Shedding Light on Neumann University's Athletic Faciltiies

Neumann University prides itself on its thriving athletic programs, offering students a range of opportunities to compete and excel in various sports.  

Still, there is a noticeable difference in the lighting equipment across its sports facilities.  

While the soccer and tennis courts benefit from lighting fixtures, the softball and baseball stadiums remain dark after the end of the day. What is the reasoning behind this difference? 

The choice to place lights on athletic facilities is more than just about extending playing hours. It is the result of complex challenges ranging from costs to community impact.  

Interviews with key individuals, including coaches and university administrators, provided a clearer picture. 

Head Softball Coach Shannon Padula sees upsides and downsides of the field having lights.  

“I think there's pros and cons to it. I think obviously pros we can have you know later games. We don't have to worry about, especially in early March when our season starts off to worry about moving up games to make sure we have enough daylight. The cons are also colder [could?] we have later practices we’d also probably rent out a lot more so that we would have to kind of navigate around that,” said Padula. 

Coach Padula's feelings highlight the complex quality of the issue, where advantages must be weighed against challenges. 

On the baseball front, Assistant Coach David Alvarez sees only the upside of night games, suggesting that he is willing to take charge of a petition for baseball field lighting.  
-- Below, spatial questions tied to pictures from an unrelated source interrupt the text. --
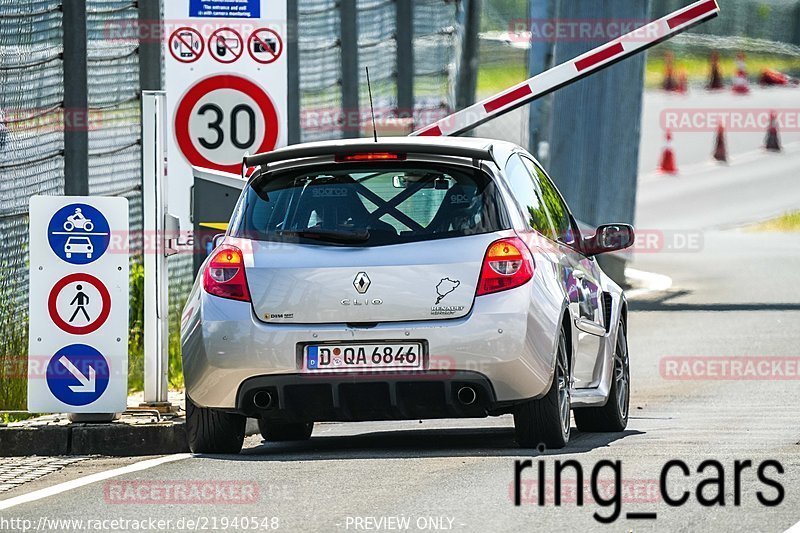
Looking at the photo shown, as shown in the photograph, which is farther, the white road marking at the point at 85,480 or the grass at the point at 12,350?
the grass at the point at 12,350

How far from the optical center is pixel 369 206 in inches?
402

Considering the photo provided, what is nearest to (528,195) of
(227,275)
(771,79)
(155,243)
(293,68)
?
(227,275)

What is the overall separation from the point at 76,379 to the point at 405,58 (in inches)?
557

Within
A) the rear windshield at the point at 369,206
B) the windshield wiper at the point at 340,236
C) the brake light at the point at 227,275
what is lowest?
the brake light at the point at 227,275

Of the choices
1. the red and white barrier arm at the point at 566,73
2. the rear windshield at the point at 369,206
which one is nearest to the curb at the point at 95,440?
the rear windshield at the point at 369,206

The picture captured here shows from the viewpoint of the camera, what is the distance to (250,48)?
1361 cm

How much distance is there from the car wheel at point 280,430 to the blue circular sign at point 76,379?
967 mm

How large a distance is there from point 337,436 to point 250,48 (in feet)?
9.49

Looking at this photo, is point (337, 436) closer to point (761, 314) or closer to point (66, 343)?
point (66, 343)

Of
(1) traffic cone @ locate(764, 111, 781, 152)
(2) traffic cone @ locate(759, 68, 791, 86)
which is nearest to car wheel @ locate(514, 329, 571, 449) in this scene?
(1) traffic cone @ locate(764, 111, 781, 152)

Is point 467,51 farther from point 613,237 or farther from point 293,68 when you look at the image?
point 613,237

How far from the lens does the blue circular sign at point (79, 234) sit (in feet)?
37.6

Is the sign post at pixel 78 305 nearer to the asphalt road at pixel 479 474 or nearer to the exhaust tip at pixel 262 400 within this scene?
the asphalt road at pixel 479 474

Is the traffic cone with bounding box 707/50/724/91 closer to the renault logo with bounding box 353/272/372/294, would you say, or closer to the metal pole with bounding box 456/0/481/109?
the metal pole with bounding box 456/0/481/109
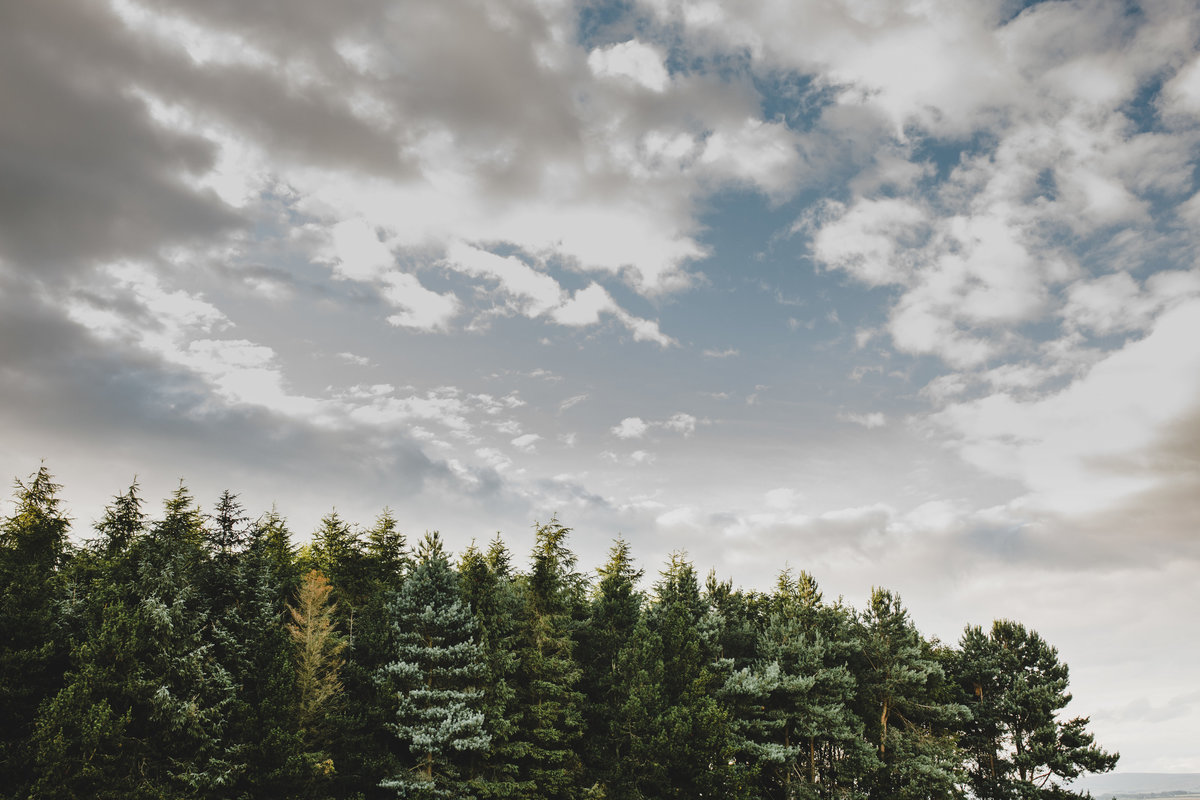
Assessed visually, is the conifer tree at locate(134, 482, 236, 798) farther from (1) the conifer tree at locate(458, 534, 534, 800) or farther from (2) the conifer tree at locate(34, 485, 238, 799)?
(1) the conifer tree at locate(458, 534, 534, 800)

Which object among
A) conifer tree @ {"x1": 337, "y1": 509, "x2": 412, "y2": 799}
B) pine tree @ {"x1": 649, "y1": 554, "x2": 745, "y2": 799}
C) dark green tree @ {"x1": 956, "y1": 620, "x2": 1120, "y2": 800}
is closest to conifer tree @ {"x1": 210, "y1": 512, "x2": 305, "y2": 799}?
conifer tree @ {"x1": 337, "y1": 509, "x2": 412, "y2": 799}

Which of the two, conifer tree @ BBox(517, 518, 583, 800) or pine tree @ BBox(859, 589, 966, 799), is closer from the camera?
conifer tree @ BBox(517, 518, 583, 800)

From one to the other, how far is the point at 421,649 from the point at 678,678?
16.2m

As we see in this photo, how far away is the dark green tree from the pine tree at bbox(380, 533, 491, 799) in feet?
126

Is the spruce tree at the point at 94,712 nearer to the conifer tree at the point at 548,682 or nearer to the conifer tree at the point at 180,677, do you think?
the conifer tree at the point at 180,677

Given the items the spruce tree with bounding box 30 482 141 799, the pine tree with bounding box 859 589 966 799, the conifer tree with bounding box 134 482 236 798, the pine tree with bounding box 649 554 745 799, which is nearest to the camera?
the spruce tree with bounding box 30 482 141 799

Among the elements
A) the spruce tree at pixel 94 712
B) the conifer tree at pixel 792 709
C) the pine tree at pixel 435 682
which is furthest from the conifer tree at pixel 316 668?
the conifer tree at pixel 792 709

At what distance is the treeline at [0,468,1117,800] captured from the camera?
98.9 ft

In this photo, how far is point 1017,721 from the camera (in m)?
53.0

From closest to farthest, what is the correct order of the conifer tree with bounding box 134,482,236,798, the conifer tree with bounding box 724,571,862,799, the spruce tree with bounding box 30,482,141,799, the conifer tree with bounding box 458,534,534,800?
the spruce tree with bounding box 30,482,141,799 → the conifer tree with bounding box 134,482,236,798 → the conifer tree with bounding box 458,534,534,800 → the conifer tree with bounding box 724,571,862,799

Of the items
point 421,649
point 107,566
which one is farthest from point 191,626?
point 421,649

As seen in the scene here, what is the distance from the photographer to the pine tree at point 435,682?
33.8 meters

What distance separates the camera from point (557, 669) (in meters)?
39.7

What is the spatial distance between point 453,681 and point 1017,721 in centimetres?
4430
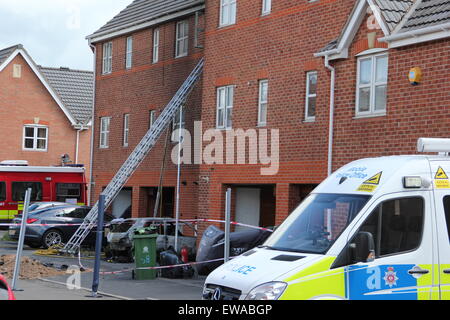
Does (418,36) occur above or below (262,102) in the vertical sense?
above

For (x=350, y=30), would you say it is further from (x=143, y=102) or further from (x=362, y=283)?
(x=143, y=102)

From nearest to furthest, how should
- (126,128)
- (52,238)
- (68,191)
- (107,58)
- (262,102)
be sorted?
1. (262,102)
2. (52,238)
3. (126,128)
4. (68,191)
5. (107,58)

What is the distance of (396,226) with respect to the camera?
9.16 m

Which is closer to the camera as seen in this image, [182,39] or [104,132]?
[182,39]

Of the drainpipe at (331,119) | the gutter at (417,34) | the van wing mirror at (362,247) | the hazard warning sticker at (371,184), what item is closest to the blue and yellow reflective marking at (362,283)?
the van wing mirror at (362,247)

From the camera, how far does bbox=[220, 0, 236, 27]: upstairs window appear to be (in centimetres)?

“Yeah, I would start one,” said Alverez. 

Katie Barnes, Provost of Neumann University, elaborates on the university’s decision to leave the softball and baseball fields without lighting.  

“My understanding is that when these fields were built all your games were early daytime and there was no reason to have lights and [also to] be considerate to the sisters of St. Francis and other neighbors,” she said. 

The initial layout of the turf field and tennis courts were originally designed with lights.  

Barnes explains that these facilities were intended for rental purposes and need longer hours of operation to serve a variety of user groups. 

To get lights for other fields, an organized approach is needed, she said.  

“Have the teams make a request in writing, what is your rationale, can you create a revenue stream, is the revenue enough to pay for trainers, and staff to cover the night games and cost of the electricity?” said Barnes. 

Most importantly, the possibility of implementing this sort of task depends on the ability of the facility to bring in funds to pay for itself. 

“The length of time would be related to cost, availability of the product, and installer availability. This would need to be a part of the capital budget planning process,” said Barnes. 

Although lighting baseball and softball fields sounds ideal, it is easier said than done.  

Based on industry standards, the installation costs present a significant financial hurdle.  

The statistics from Sports Venue Calculator indicate that, depending on the size and competition level of the ballpark, the installation costs of a new softball LED lighting system will be between $135,000 – $350,000.  

The completion timeline is further impacted by the practical difficulties of product availability and installation schedule. All told, it means Neumann softball and baseball won’t have lights any time soon.